Extracted material:
╔══

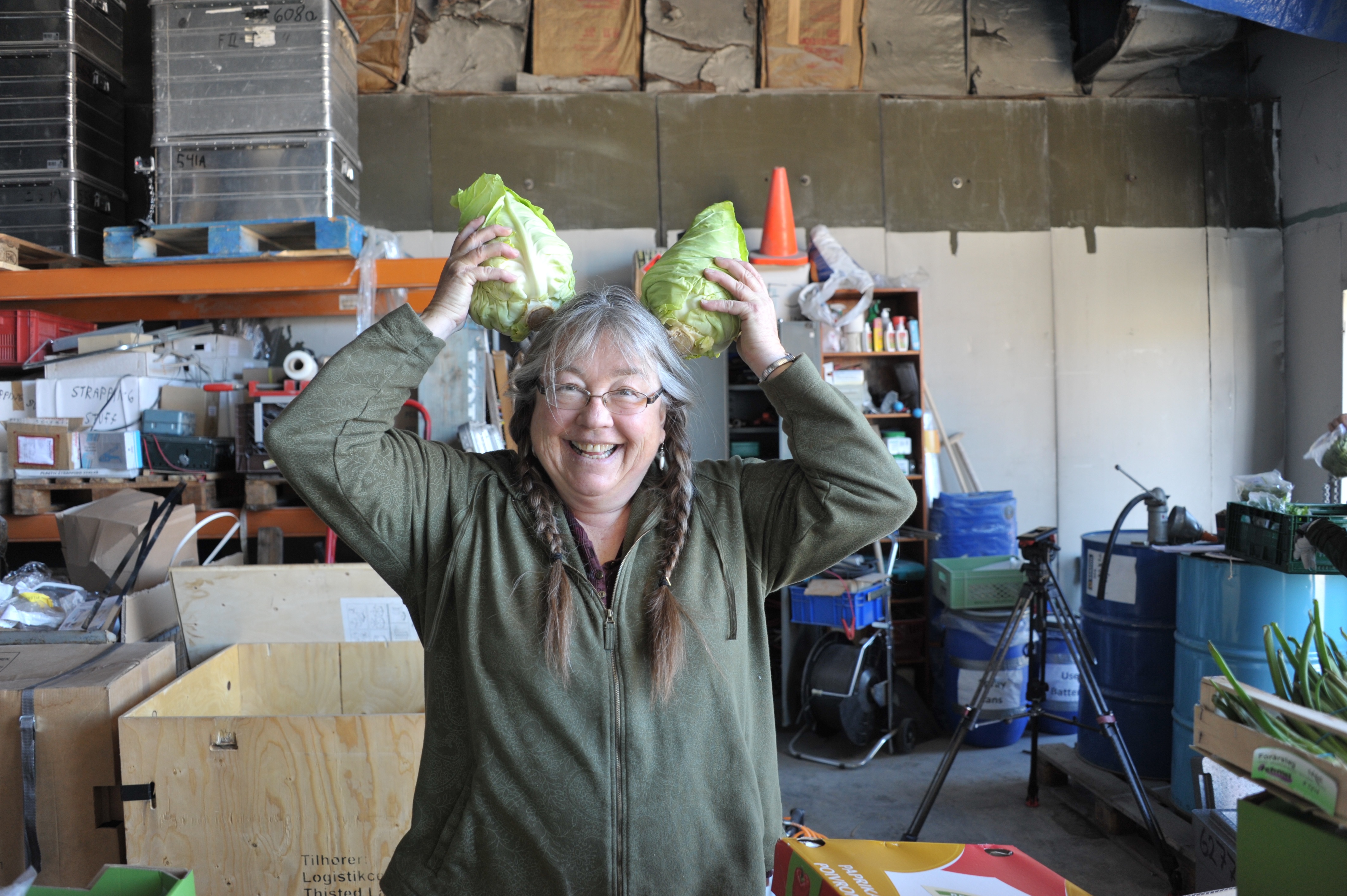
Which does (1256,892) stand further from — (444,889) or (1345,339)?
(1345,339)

╚══
╔══

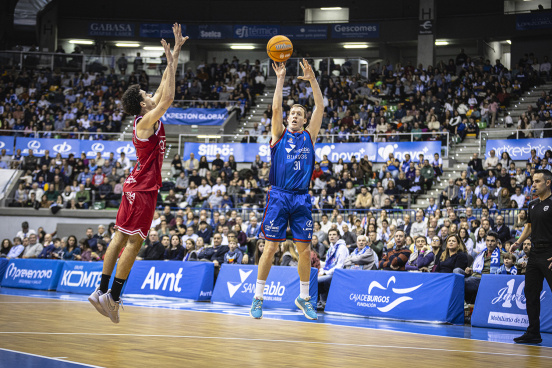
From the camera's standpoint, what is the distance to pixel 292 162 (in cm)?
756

╚══
╔══

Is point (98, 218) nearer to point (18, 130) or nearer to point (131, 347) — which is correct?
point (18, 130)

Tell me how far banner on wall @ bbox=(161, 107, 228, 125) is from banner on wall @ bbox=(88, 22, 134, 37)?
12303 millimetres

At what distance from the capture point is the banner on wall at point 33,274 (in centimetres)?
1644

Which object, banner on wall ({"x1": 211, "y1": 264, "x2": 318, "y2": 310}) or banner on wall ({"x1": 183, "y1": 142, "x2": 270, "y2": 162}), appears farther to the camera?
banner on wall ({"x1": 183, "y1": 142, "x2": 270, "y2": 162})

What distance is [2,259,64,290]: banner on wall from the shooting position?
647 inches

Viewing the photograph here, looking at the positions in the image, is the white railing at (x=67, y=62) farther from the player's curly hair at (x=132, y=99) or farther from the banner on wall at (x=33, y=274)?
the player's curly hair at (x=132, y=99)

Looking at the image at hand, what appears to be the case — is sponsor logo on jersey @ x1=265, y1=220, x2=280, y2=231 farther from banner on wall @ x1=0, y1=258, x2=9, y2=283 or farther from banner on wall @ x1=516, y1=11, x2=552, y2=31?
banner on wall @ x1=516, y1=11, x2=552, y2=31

╚══

The task:
Lay out the entries starting at the line containing "Is point (98, 218)" and ending at the line containing "12303 millimetres" as a JSON list of strings, one string per line, with blank lines left out.

Exercise output:
[
  "Is point (98, 218) nearer to point (18, 130) or nearer to point (131, 347) — which is correct?",
  "point (18, 130)",
  "Tell me how far banner on wall @ bbox=(161, 107, 228, 125) is from banner on wall @ bbox=(88, 22, 134, 37)?",
  "12303 millimetres"
]